Teks yang Diberikan.
= = = = = = =

Cocokkah investasi ala Buffett di Indonesia sekarang?

  |   28 August 2012   dibaca sebanyak 715 kali

Cocokkah investasi ala Buffett di Indonesia

JAKARTA. Warren Buffett meraih status orang terkaya di muka bumi tahun 2008 silam berkat kepiawaiannya berinvestasi. Strategi investasinya pun tak rumit-rumit amat. Kalau diperhatikan, Buffett hanya menerapkan analisis fundamental sederhana. Namun, ia berhasil karena ia sangat tenang, sabar, dan konsisten dalam menjalankannya.

Akan tetapi, kritik terhadap strategi ini adalah tak semua investor punya kesabaran, waktu, dan modal sebesar Buffett. Lebih-lebih investor pemula.

Di Indonesia, belakangan ini, investor ritel pemula lebih banyak menggunakan analisis teknikal atau melakukan trading jangka pendek. Terlebih saat ini berkembang teknologi online trading yang memungkinkan pelaku pasar menjalankan transaksi dengan cepat dan real time

“Saat ini 80% memang memakai analisis teknikal (TA) dan hanya sekitar 20% investor yang setia memakai analisis fundamental (FA),” tutur Budi Frensidi, Dosen Fakultas Ekonomi Universitas Indonesia sekaligus praktisi saham.

Menurutnya, kedua analisis ini sama-sama relevan. TA lebih untuk menentukan kapan saat yang baik untuk masuk, sementara FA untuk memilih saham. “Menggunakan TA orang bisa mencari tahu market timing, sehingga tidak takut membeli dengan harga mahal, kalau nanti bisa menjual dengan harga lebih mahal lagi,” jelasnya. Sayangnya, investor pemula lebih sering kejeblos karena salah memperkirakan.

Meski begitu, lebih banyak pihak yang senang pada penggunaan TA.  Sebab, TA akan mendorong investor melakukan trading  sehingga tentunya bursa semakin ramai dengan transaksi. “Semuanya senang, trader, BEI, dan bertransaksi. Kalau banyak yang pakai FA dan bermain jangka panjang, pasar malah akan jadi sepi,” imbuhnya.

Pasalnya, kata dia, kelemahan FA adalah tidak memperhatikan sentimen pasar di jangka pendek. Bisa jadi, harga saham menyimpang dari nilai sebenarnya bahkan selama satu dua tahun, padahal investor sudah hendak menggunakan uangnya. Belum tentu investor ritel pemula kuat iman dan kuat modal mengalami yang seperti ini.

= = = = = = =

Baris Data.

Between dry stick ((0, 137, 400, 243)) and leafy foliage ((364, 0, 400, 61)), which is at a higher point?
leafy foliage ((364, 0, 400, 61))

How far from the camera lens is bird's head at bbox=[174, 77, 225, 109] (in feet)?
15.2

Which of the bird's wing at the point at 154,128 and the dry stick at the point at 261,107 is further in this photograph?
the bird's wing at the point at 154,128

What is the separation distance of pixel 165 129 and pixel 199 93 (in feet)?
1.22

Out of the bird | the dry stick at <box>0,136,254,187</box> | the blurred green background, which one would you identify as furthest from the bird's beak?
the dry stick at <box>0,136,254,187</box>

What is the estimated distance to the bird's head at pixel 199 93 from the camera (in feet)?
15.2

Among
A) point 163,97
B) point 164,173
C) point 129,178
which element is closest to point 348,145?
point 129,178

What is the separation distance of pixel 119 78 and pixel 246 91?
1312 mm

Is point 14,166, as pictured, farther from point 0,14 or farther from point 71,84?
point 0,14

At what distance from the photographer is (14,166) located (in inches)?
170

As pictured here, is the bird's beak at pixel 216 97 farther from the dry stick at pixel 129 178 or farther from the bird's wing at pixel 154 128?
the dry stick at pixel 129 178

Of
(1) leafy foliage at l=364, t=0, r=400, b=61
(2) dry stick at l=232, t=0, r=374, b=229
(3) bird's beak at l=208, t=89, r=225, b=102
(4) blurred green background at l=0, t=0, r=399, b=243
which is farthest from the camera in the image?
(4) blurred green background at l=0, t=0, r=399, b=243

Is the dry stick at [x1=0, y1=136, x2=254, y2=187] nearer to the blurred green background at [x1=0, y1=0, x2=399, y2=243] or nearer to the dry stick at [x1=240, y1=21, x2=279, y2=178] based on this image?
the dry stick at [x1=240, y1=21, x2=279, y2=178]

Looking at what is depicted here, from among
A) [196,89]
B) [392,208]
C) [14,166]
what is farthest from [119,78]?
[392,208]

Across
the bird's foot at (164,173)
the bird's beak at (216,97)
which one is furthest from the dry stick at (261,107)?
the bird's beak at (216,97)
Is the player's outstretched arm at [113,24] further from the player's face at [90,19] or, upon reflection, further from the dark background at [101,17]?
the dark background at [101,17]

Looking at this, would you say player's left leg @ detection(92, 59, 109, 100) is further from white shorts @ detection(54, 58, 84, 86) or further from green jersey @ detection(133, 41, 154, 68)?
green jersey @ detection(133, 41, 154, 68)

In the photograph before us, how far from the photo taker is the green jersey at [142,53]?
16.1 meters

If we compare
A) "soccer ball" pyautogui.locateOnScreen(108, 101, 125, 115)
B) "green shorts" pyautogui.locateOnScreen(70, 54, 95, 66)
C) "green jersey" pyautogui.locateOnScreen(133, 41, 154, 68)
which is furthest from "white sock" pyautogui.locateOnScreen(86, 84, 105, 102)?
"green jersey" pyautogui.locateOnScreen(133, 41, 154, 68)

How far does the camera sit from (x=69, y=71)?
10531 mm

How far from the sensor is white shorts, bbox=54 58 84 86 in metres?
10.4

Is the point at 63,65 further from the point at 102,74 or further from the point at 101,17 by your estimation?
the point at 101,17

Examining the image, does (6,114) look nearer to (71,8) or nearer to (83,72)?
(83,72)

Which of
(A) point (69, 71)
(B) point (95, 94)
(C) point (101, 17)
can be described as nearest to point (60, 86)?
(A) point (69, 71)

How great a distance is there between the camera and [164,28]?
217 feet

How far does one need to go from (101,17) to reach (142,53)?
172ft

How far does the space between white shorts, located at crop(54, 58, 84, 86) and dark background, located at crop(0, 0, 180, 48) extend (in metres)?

= = = = = = =

Tugas yang Dikerjakan.
(A) Kutip tanpa perubahan bagian artikel tentang investasi ala Buffett yang dimulai dengan "Akan tetapi, kritik" dan berlanjut hingga "sekaligus praktisi saham.".
(B) Keluarkan setiap baris dari entri yang memuat kata "image".

Jawaban Tiap Tugas.
(A)
Akan tetapi, kritik terhadap strategi ini adalah tak semua investor punya kesabaran, waktu, dan modal sebesar Buffett. Lebih-lebih investor pemula.

Di Indonesia, belakangan ini, investor ritel pemula lebih banyak menggunakan analisis teknikal atau melakukan trading jangka pendek. Terlebih saat ini berkembang teknologi online trading yang memungkinkan pelaku pasar menjalankan transaksi dengan cepat dan real time

“Saat ini 80% memang memakai analisis teknikal (TA) dan hanya sekitar 20% investor yang setia memakai analisis fundamental (FA),” tutur Budi Frensidi, Dosen Fakultas Ekonomi Universitas Indonesia sekaligus praktisi saham.

(B)
which is farthest from the camera in the image?
Is the dry stick at [x1=0, y1=136, x2=254, y2=187] nearer to the blurred green background at [x1=0, y1=0, x2=399, y2=243] or nearer to the dry stick at [x1=240, y1=21, x2=279, y2=178] based on this image?
Examining the image, does (6,114) look nearer to (71,8) or nearer to (83,72)?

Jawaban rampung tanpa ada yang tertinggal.